--- START OF Excerpt to read ---
As the meeting went on, my husband did not hesitate to advise President Gorbachev. “The success of the Soviet Union depends on whether you put God at the center or not,” he said, and he was emphatic: “Atheism will lead to nothing but self-destruction and disaster.” Father Moon told President Gorbachev that the only way for the Soviet Union to survive was for Russia to continue his economic and political reforms and to allow freedom of religion. President Gorbachev's face showed he was well aware of the enormity of Father Moon's advice, yet he could not help but receive what we said. Never before had anyone said anything like that in the Kremlin. Looking back, I feel confident to say that the words we exchanged at that moment changed the history of the world. I truly felt that heaven and earth were listening to every word with bated breath.
Our meeting in the Kremlin and the overall conference created heavenly energy, and our movement's fortunes in the Soviet Union began to advance. President Gorbachev’s confidence in my husband and me, and the Unification Church, increased by the day. It is amazing that, after that, the Soviet government would allow more than 3,000 Russian students and professors to travel to the United States for Divine Principle education. It was revolutionary.
The next year, a coup d'état took place in Moscow and instability ensued for a short time. President Gorbachev's efforts for political reform and openness had stirred up a reaction among the communist elite. The president was placed under arrest at his residence on the Crimean Peninsula. The insurrection lasted for three days and failed. Inspired by the road to democracy that President Gorbachev had pioneered, the people, especially the young, arose in Moscow in his defense, with Russian President Boris Yeltsin taking the lead in organizing the resistance. Those protestors, surely among whom were many we had educated in America, were the driving force in bringing Gorbachev and Yeltsin together, dissolving the Soviet Union and ending the Cold War. President Gorbachev's open-hearted reception of the prayer, “God bless you, Mr. President,” that my husband and I offered in his office surely brought him a stroke of heavenly fortune.
--- END OF Excerpt to read ---
--- START OF Raw data ---
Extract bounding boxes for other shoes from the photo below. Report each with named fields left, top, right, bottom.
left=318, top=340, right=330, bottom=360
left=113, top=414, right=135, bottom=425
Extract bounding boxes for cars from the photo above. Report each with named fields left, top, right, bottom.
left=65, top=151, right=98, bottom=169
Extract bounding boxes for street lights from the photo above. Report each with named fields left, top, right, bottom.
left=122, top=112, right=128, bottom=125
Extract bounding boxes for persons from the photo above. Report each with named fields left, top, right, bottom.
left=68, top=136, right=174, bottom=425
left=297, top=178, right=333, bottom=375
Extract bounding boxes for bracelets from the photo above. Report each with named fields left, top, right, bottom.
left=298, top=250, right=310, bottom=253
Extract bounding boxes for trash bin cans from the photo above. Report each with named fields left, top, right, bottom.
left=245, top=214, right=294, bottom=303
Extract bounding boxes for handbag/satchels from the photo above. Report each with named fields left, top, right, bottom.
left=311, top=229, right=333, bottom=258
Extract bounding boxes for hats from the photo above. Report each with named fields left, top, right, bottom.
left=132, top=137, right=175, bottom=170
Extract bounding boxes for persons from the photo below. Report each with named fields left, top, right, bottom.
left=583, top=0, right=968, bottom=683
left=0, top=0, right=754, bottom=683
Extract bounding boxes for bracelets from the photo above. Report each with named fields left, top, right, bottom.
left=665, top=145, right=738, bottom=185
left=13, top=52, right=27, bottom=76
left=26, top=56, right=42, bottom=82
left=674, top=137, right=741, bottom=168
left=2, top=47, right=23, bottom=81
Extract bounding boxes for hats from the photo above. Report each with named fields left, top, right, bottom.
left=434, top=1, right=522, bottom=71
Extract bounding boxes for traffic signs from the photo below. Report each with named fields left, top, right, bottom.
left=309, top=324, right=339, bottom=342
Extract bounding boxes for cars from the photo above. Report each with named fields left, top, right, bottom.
--- END OF Raw data ---
§ Problems:
1/ Name each person the excerpt about the meeting with Gorbachev mentions by name.
2/ In the listing, switch "persons" to "people" in the lines from the start of the listing through the line with "left=297, top=178, right=333, bottom=375", and give only those lines.

§ Written answers:
1/ Gorbachev, Father Moon, Boris Yeltsin

2/
Extract bounding boxes for other shoes from the photo below. Report each with named fields left, top, right, bottom.
left=318, top=340, right=330, bottom=360
left=113, top=414, right=135, bottom=425
Extract bounding boxes for cars from the photo above. Report each with named fields left, top, right, bottom.
left=65, top=151, right=98, bottom=169
Extract bounding boxes for street lights from the photo above. Report each with named fields left, top, right, bottom.
left=122, top=112, right=128, bottom=125
Extract bounding boxes for people from the photo above. Report each with named fields left, top, right, bottom.
left=68, top=136, right=174, bottom=425
left=297, top=178, right=333, bottom=375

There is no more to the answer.